MATERIAL TO PROCESS: Begin
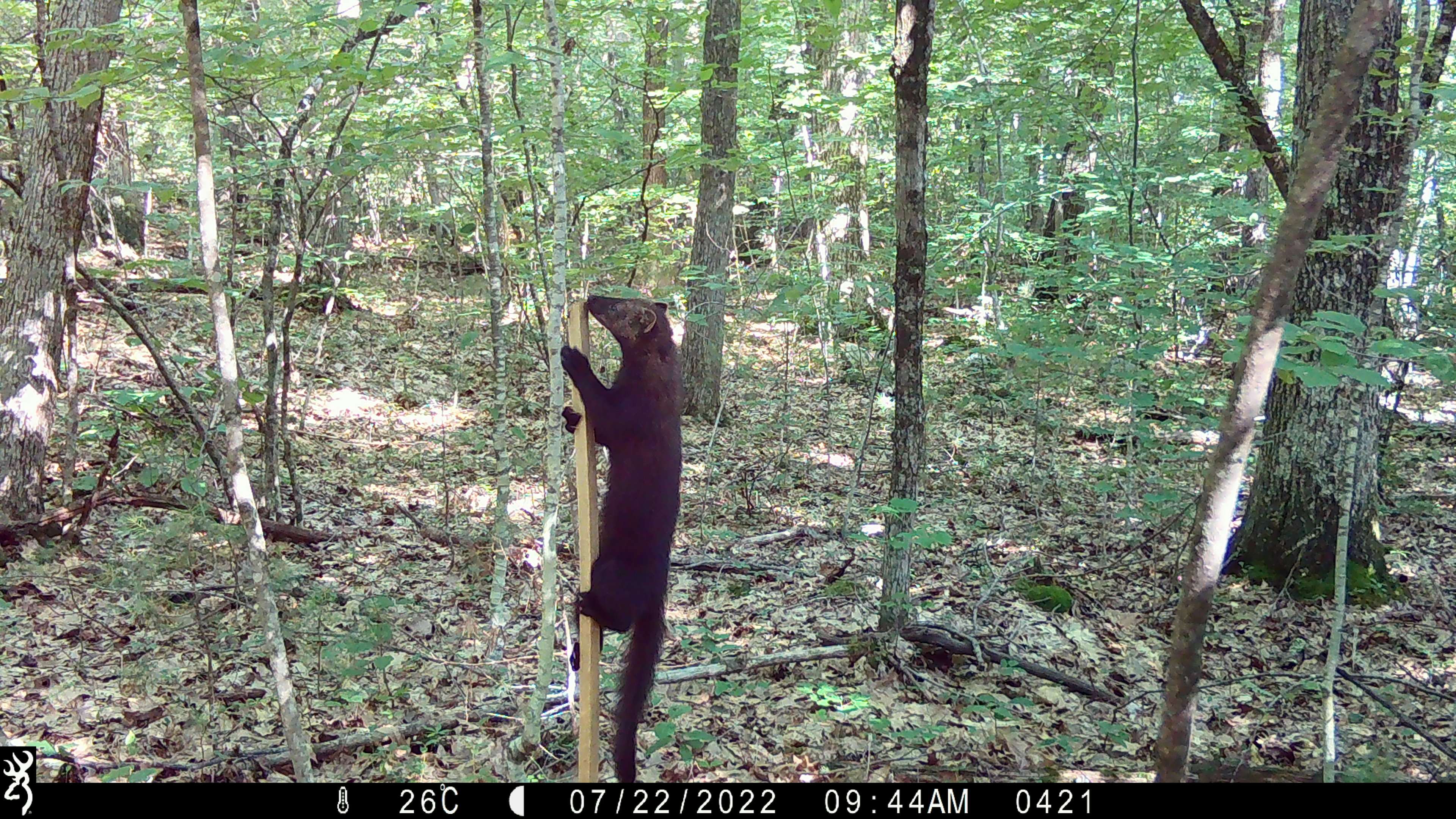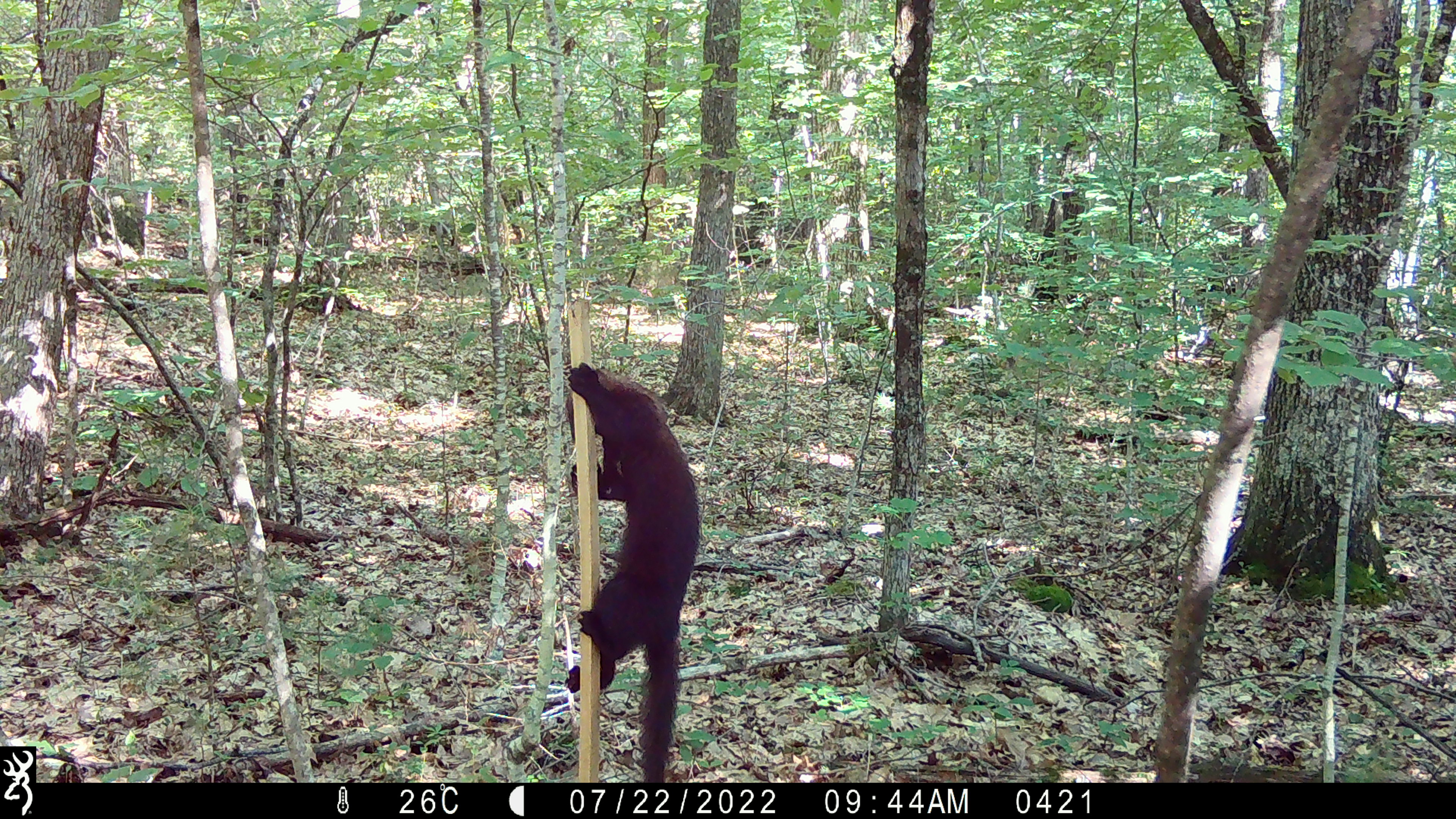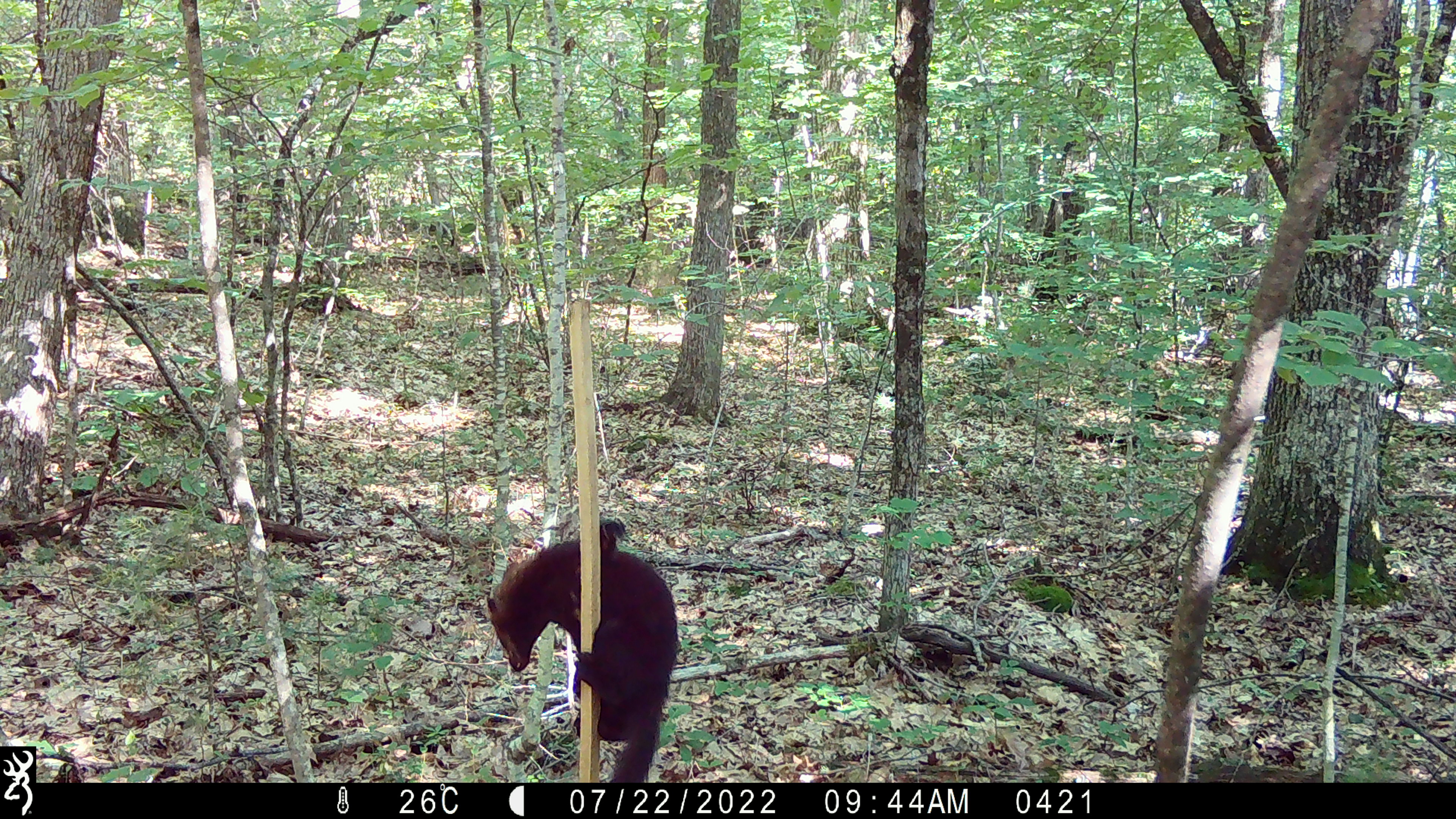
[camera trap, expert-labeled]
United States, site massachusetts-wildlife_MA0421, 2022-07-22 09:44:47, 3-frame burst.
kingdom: Animalia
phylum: Chordata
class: Mammalia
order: Carnivora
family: Mustelidae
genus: Pekania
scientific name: Pekania pennanti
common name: fisher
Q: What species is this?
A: Fisher (Pekania pennanti).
MATERIAL TO PROCESS: End
**EXERCISE REQUIREMENTS**.
Copy the records exactly, leaving out every picture.

**RESULT OF THE EXERCISE**.
[camera trap, expert-labeled]
United States, site massachusetts-wildlife_MA0421, 2022-07-22 09:44:47, 3-frame burst.
kingdom: Animalia
phylum: Chordata
class: Mammalia
order: Carnivora
family: Mustelidae
genus: Pekania
scientific name: Pekania pennanti
common name: fisher
Q: What species is this?
A: Fisher (Pekania pennanti).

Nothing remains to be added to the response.